- Prompt 1
Write out the stretch of the mailing-list message about make_date and to_date from "On Tue, 2020-05-12" through "changing any behavior.".
- Prompt 2
For each statement below, say whether the mailing-list message about make_date and to_date supports it, answering yes or no and quoting the words from the message that decide it. (a) make_date(-1,1,1) returns 0001-01-01 BC. (b) to_date('-1-01-01','yyyy-mm-dd') returns 0001-01-01 BC. (c) The writer who redirected the thread to -hackers asks for the behavior to be changed.
- Prompt 3
Continue the mailing-list message about make_date and to_date from its last line.

- Selected passage

Start of Block

On Tue, 2020-05-12 at 18:09 -0700, David G. Johnston wrote:
> Redirecting to -hackers for visibility. I feel there needs to be something
> done here, even if just documentation (a bullet in the usage notes section -
> and a code comment update for the macro)
> pointing this out and not changing any behavior.
>
> David J.
>
> On Wed, May 6, 2020 at 8:12 PM David G. Johnston <[email protected]>
> wrote:
> > On Wed, May 6, 2020 at 6:31 PM دار الآثار للنشر والتوزيع-صنعاء Dar
> > Alathar-Yemen <[email protected]> wrote:
> > > Any one suppose that these functions return the same:
> > > make_date(-1,1,1)
> > > to_date('-1-01-01','yyyy-mm-dd')
> > >
> > > But make_date will give 0001-01-01 BC
> > >
> > > And to_date will give 0002-01-01 BC
> > >
> > >
> > >
> > >
> >
> > Interesting...and a fair point.

End of Block

- Source data
Start of Block

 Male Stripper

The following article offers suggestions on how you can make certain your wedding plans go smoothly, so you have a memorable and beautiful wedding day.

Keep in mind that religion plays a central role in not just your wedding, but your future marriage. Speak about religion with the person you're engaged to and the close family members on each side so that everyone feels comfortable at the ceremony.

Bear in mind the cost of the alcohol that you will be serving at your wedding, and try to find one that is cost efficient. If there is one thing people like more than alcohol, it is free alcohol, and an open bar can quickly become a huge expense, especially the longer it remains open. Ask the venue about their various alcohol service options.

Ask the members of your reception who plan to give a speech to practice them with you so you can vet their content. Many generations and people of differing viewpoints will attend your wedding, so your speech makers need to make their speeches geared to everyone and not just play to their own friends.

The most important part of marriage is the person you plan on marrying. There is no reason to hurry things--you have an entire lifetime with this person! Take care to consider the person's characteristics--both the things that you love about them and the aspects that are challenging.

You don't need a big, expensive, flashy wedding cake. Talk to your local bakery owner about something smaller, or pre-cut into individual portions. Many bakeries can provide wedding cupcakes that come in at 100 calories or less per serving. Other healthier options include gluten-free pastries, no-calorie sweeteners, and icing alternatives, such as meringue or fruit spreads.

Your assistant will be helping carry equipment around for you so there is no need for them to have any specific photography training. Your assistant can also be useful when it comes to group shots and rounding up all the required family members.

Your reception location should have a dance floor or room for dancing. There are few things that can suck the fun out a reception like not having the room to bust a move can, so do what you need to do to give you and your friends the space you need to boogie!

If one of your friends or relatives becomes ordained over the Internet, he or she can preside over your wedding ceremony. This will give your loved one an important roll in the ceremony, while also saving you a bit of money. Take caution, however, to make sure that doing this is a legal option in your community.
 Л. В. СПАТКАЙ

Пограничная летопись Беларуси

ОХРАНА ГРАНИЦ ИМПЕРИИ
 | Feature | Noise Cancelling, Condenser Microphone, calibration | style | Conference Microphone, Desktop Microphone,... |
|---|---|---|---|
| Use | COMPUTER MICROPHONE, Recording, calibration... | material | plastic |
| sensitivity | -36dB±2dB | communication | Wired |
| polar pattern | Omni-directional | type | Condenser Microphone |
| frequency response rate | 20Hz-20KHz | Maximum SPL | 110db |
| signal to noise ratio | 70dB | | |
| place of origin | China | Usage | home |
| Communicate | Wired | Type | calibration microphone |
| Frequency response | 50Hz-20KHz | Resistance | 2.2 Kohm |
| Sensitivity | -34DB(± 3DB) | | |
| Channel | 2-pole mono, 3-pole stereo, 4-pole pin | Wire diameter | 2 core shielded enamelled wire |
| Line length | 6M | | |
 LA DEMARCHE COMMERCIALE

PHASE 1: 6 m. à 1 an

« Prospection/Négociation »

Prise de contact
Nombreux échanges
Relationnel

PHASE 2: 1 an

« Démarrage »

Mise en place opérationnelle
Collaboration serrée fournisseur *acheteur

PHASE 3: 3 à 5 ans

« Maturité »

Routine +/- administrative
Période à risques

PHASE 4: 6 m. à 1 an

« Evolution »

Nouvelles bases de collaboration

End of Block
Start of Block

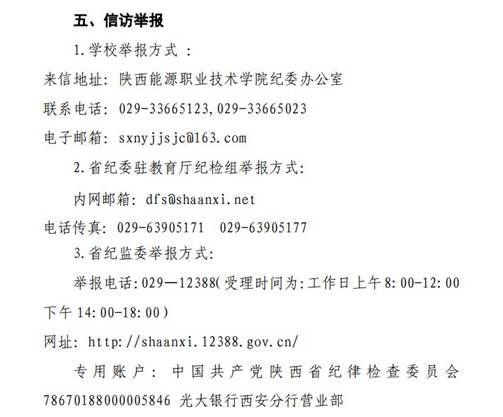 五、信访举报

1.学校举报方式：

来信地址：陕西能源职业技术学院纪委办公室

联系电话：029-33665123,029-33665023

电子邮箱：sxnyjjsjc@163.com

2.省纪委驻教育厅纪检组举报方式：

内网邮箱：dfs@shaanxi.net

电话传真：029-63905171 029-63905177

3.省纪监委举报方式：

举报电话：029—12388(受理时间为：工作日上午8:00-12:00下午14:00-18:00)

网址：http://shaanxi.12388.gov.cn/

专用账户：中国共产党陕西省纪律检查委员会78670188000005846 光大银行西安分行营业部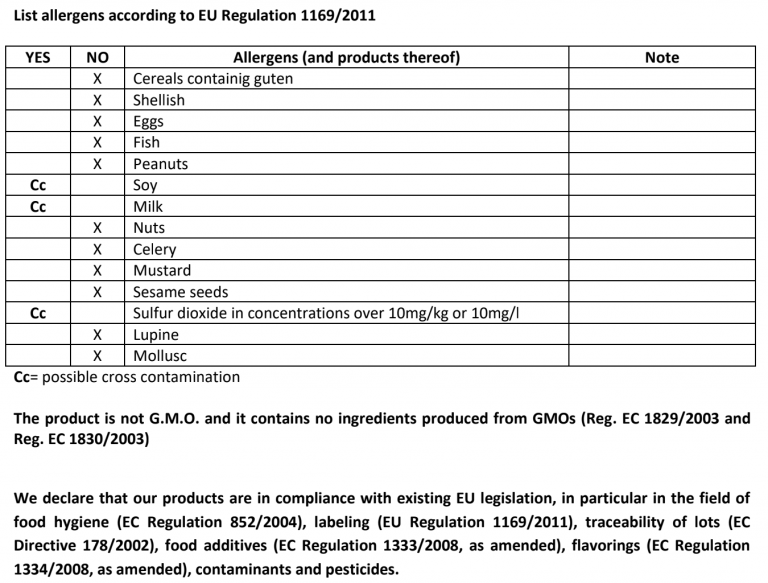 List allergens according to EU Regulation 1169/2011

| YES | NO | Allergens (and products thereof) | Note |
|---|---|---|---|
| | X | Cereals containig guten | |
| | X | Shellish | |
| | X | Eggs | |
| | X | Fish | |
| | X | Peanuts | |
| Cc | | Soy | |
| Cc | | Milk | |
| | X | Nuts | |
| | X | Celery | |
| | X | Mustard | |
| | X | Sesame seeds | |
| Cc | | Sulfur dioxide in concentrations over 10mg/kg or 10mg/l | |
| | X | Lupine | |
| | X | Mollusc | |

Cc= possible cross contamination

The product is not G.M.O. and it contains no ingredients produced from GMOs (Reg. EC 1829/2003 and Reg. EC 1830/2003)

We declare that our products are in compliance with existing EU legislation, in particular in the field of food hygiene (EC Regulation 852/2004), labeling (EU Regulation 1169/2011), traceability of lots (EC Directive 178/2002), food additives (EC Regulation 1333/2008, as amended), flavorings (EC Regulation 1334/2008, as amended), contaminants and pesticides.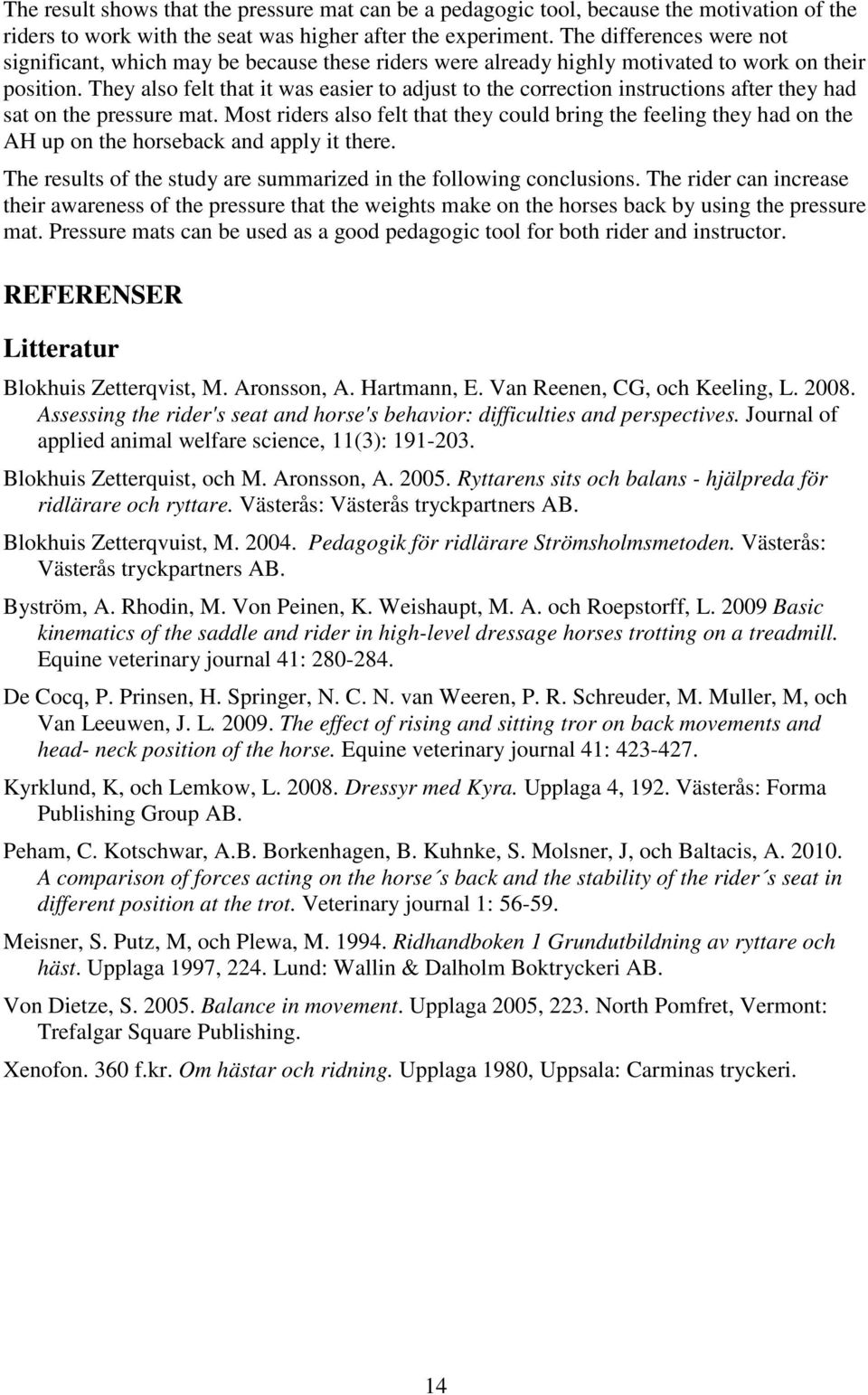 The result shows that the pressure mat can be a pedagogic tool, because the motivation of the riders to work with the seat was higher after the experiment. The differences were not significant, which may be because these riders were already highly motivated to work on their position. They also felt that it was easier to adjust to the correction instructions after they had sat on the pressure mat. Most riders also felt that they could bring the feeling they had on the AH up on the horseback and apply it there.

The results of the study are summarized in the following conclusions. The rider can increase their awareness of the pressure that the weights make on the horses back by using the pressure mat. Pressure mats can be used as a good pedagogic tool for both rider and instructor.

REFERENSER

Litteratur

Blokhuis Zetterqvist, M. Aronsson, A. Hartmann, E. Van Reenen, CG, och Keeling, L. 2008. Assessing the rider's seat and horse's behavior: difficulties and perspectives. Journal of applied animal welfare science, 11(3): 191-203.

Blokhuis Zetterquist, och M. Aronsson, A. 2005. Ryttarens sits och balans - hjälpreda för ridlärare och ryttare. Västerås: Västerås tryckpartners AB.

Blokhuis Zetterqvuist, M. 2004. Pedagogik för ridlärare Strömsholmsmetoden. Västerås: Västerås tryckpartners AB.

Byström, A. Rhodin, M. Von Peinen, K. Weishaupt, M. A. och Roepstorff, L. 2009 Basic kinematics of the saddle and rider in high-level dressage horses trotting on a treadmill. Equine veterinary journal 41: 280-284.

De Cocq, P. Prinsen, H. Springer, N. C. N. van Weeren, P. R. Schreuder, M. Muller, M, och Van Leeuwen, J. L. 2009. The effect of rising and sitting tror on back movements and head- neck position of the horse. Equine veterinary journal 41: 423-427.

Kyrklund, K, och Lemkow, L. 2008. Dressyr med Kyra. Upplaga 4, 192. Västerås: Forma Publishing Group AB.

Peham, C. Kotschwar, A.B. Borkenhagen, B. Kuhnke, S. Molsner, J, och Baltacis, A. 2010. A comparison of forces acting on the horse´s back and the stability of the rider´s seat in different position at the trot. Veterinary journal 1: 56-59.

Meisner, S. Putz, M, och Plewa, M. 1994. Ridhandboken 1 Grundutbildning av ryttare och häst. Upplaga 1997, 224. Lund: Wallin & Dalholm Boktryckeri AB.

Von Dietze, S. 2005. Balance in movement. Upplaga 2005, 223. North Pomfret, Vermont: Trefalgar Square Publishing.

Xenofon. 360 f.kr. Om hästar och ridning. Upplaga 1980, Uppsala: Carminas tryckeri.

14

End of Block

- Your response 1
On Tue, 2020-05-12 at 18:09 -0700, David G. Johnston wrote:
> Redirecting to -hackers for visibility. I feel there needs to be something
> done here, even if just documentation (a bullet in the usage notes section -
> and a code comment update for the macro)
> pointing this out and not changing any behavior.

- Your response 2
(a) Yes: "But make_date will give 0001-01-01 BC"
(b) No: "And to_date will give 0002-01-01 BC"
(c) No: "pointing this out and not changing any behavior."

- Your response 3
> >
> > What seems to be happening here is that to_date is trying to be helpful by
> > doing:
> >
> > select to_date('0000','YYYY'); // 0001-01-01 BC
> >
> > It does this seemingly by subtracting one from the year, making it
> > positive, then (I infer) appending "BC" to the result. Thus for the year
> > "-1" it yields "0002-01-01 BC"
> >
> > make_date just chooses to reject the year 0 and treat the negative as an
> > alternative to specifying BC
> >
> > There seems to be zero tests for to_date involving negative years, and the
> > documentation doesn't talk of them.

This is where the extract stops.